Selected passage section start

"You have cancer."
Those three words once braced patients for a worst-case scenario. And, for some, the bad news is, it still does. But now there's positive news to report. The Centers for Disease Control and Prevention and the National Cancer Institute have released new findings saying that one in every 20 Americans is now a cancer survivor. Decreased death rates have been found in both sexes for cancers of the colon, brain, stomach, kidney and lung, as well as non-Hodgkin's lymphoma, myeloma and leukemia.
This is a watershed change in statistics on an illness with a historically devastating diagnosis. It's especially promising if you have family or friends struggling with the disease. But with this good news comes another stark reality: cancer has become more of a chronic -- rather than a fatal -- illness. Because of this, modern medicine and doctors must deliver new types of care to provide for the increased number of cancer survivors. Oncologists must shift their focus from the short-term to management of longer-term care, which potentially could last decades. Patients and their families, especially, will need to alter their lives and approach to care.

Selected passage section end
Information given section start

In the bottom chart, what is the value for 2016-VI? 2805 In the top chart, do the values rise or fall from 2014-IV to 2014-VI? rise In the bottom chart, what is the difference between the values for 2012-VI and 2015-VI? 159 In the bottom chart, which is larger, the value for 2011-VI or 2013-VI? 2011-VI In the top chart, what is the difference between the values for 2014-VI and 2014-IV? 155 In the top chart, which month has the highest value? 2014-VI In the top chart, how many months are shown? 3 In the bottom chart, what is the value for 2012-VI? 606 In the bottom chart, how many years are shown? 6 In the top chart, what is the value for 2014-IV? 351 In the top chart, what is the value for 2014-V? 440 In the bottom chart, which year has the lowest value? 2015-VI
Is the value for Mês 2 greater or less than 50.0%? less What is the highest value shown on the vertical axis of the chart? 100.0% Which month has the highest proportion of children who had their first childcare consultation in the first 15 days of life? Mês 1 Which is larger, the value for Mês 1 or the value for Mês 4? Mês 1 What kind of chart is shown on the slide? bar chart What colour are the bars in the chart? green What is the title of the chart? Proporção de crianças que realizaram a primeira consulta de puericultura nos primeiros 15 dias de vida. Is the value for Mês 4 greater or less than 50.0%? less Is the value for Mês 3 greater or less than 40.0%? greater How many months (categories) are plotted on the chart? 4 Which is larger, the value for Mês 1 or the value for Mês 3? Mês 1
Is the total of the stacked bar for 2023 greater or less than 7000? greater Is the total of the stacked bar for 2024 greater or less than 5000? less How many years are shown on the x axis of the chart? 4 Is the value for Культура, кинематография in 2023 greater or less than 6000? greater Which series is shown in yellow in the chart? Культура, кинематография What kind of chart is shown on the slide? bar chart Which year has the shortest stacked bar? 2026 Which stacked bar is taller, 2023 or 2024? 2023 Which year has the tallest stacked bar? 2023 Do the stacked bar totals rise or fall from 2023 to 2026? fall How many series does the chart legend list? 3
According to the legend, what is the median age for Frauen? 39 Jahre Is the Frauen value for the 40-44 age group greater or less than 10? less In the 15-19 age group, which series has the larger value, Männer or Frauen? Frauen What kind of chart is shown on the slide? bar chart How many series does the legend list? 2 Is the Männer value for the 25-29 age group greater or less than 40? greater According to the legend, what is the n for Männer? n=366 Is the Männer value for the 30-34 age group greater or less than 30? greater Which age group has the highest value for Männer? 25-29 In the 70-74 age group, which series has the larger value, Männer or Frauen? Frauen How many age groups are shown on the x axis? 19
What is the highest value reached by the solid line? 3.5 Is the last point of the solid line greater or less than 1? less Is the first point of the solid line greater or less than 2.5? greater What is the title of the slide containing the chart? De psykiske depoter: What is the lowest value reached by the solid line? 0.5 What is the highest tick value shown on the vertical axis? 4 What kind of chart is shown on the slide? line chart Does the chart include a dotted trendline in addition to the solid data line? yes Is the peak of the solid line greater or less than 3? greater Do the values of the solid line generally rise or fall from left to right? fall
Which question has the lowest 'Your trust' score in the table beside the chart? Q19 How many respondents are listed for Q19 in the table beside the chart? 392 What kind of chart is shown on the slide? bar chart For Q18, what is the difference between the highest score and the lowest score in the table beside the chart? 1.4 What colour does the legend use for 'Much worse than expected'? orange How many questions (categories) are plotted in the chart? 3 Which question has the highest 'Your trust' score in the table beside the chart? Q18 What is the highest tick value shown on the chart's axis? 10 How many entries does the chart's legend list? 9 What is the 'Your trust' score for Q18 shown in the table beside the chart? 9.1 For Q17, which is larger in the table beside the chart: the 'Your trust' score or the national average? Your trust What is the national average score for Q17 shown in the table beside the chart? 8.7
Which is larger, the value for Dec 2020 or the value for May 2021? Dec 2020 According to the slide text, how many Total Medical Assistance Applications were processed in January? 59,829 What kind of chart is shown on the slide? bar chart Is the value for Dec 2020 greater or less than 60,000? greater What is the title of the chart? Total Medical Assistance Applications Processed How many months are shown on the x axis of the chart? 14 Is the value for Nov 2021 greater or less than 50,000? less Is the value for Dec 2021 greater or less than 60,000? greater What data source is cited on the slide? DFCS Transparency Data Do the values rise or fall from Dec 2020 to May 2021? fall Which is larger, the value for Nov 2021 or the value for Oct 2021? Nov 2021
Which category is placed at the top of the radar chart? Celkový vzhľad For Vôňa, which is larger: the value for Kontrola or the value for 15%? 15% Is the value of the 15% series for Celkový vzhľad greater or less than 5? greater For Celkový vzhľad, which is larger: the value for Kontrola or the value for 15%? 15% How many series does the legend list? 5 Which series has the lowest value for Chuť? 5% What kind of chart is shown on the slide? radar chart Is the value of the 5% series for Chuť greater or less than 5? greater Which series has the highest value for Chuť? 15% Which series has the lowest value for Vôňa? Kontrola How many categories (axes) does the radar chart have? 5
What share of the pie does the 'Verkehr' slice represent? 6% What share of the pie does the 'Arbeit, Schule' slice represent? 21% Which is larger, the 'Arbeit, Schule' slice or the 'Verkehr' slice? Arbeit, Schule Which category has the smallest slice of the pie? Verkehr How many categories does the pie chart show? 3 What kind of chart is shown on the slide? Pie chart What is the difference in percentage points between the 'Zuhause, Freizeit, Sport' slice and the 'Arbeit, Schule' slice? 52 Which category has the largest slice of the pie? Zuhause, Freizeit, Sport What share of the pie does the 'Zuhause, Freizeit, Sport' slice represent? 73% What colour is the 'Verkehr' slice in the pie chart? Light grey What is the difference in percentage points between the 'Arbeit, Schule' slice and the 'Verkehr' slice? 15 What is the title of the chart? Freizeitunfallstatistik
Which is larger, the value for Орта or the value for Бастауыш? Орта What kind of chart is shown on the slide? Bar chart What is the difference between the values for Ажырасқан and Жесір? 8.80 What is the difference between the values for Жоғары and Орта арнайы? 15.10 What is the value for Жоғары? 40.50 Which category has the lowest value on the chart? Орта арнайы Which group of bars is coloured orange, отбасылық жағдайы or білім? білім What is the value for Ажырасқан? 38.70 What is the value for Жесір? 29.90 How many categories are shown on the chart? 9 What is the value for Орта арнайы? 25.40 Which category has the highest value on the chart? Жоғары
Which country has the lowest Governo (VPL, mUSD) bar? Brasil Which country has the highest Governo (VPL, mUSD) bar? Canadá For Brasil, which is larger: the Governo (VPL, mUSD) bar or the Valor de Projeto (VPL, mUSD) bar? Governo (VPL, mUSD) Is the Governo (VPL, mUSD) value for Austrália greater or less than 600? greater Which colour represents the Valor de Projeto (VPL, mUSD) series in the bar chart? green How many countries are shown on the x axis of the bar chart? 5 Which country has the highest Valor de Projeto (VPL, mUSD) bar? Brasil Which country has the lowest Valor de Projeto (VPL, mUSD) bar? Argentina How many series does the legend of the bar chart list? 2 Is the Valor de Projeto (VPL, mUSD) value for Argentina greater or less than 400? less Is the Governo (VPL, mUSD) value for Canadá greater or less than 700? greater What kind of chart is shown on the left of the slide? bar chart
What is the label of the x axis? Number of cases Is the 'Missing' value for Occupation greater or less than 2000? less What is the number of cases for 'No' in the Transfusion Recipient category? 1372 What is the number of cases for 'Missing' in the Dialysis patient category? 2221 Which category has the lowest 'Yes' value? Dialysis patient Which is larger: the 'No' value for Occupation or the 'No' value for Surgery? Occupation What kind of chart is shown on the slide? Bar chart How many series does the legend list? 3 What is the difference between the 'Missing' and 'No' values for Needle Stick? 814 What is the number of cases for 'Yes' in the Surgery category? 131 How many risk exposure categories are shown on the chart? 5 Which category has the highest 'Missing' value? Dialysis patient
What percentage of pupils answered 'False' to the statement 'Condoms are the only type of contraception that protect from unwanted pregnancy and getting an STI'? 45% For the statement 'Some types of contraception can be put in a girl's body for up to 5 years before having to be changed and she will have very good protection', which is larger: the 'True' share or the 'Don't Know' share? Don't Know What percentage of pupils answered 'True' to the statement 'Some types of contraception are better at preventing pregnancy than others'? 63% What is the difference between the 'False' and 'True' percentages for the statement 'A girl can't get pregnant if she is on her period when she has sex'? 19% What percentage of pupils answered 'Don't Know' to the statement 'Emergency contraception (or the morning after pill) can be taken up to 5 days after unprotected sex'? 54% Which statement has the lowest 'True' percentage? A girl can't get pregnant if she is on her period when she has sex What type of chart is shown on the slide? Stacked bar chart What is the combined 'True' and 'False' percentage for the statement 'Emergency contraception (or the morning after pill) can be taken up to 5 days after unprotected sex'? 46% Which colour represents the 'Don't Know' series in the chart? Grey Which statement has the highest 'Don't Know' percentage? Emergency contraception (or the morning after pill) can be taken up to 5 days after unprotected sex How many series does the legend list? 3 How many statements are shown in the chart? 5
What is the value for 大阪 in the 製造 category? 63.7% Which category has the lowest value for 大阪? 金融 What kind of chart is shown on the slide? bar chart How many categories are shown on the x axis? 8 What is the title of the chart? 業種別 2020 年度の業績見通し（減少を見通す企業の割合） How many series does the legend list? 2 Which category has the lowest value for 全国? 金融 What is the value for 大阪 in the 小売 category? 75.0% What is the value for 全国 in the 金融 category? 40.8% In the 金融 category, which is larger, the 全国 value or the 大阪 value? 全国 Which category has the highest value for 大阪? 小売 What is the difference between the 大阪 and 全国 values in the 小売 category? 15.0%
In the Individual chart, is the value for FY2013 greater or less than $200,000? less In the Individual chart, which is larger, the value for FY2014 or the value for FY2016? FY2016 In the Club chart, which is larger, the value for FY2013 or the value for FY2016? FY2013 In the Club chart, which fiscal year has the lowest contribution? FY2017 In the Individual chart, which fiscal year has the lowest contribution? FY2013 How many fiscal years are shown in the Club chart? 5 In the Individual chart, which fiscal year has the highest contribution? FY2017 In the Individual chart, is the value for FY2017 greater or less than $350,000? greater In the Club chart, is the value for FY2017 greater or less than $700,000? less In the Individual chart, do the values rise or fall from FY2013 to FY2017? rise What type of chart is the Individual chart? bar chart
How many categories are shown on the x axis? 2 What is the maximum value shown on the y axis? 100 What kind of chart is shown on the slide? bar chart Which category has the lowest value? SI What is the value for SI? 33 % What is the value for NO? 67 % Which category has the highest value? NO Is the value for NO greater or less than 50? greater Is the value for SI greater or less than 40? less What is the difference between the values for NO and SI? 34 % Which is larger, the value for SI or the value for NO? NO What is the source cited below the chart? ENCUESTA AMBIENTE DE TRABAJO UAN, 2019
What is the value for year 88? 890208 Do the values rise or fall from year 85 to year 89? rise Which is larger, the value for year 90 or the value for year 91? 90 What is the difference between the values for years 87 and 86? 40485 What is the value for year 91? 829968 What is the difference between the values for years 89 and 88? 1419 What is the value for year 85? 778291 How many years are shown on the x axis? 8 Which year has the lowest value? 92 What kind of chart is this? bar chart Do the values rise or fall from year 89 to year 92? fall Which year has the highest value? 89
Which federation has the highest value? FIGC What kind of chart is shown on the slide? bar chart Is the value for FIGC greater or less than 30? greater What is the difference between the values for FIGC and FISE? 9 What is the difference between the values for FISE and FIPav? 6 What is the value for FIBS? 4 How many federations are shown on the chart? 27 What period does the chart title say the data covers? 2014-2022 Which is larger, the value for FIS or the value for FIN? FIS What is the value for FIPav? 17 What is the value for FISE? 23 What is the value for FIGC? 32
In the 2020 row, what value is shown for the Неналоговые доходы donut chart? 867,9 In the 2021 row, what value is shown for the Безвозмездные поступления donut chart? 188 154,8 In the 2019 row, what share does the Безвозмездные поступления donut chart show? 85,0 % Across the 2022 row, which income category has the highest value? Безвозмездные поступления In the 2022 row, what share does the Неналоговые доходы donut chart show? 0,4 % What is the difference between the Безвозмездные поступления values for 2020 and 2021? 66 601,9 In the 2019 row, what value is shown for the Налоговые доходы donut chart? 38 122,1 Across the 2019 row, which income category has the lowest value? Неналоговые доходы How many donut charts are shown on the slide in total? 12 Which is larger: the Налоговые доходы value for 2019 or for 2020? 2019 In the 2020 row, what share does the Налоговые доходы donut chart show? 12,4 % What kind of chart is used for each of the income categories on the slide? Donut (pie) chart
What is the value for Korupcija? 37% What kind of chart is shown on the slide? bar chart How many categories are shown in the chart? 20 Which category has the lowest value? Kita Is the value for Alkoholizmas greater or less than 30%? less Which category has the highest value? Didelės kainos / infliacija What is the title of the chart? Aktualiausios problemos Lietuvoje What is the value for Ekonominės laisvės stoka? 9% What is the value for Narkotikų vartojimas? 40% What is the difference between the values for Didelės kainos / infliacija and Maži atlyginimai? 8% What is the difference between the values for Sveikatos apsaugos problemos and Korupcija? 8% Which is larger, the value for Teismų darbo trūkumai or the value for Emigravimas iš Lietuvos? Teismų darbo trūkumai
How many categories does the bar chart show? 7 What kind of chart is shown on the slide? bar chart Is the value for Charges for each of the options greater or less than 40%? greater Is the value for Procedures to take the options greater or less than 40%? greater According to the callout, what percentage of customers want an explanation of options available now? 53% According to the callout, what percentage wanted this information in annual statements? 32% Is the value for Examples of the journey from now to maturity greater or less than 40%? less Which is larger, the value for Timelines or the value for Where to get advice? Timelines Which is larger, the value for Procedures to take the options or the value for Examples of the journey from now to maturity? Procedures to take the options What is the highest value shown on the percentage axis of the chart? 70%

Information given section end

What to do:
1/ Condense the paragraph of the passage on cancer survivors that begins "This is a watershed change" into a short bulleted list that keeps its main facts.
2/ Extract the words of the passage on cancer survivors between "Those three words" and "myeloma and leukemia.", inclusive.
The entries have no connection to the passage on cancer survivors.

Answers given:
1/
- The rise in survivors marks a watershed change for an illness historically associated with a devastating diagnosis.
- Cancer has become more of a chronic illness than a fatal one.
- Modern medicine and doctors must deliver new types of care for the growing number of survivors.
- Oncologists must shift from short-term treatment to managing longer-term care, which could last decades.
- Patients and their families will need to change their lives and their approach to care.

2/
Those three words once braced patients for a worst-case scenario. And, for some, the bad news is, it still does. But now there's positive news to report. The Centers for Disease Control and Prevention and the National Cancer Institute have released new findings saying that one in every 20 Americans is now a cancer survivor. Decreased death rates have been found in both sexes for cancers of the colon, brain, stomach, kidney and lung, as well as non-Hodgkin's lymphoma, myeloma and leukemia.